本日の日経新聞朝刊企業面「雇用 派遣業界に聞く 下」パソナグループ南部靖之代表のインタビューから以下メモ。
-製造業派遣の契約打ち切りについて要因をどうみているか。
「製造業が各地に新設した工場の労働力は二、三年前まで、期間工など直接雇用の非正規社員だけでなく請負社員にも依存していていた。工場長は請負社員に直接、指揮命令できない。繁忙期なので三十分残業してほしいなどと指示すれば法に抵触する」
「一部製造業が請負社員に指示を出していたことが偽装請負といわれ、厚生労働省は各社に直接雇用か派遣社員に置き換えるよう求めた。そのころ製造業への派遣期間を三年に延ばす制度変更が重なった。その契約期限が今年に集中する。期限切れを前に製品の売れ行きが目に見えて悪くなった昨秋から、工場側は派遣契約の打ち切りを前倒しで始めた。派遣打ち切りの背後にそうした構造要因がある。コンプライアンス不況の一種だ」
「小泉の規制緩和路線が身分の不安定な派遣社員を多く生み出した」みたいな「物語」が、如何に一面的な見方であるかがよくわかる。
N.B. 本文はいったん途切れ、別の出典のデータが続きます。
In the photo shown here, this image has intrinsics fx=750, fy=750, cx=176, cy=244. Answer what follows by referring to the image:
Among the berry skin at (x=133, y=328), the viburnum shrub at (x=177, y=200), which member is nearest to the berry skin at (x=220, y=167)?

製造業という業態にとって景気変動による雇用調整が必須命題である以上、製造業派遣を禁止したところで、請負の復活など他の形態での非正規雇用に置き換わるだけだろう。
それよりも雇用からあぶれた人たちへのセーフティネット構築や、社会全体の雇用流動性を高めることのほうが余程重要なことのように思います。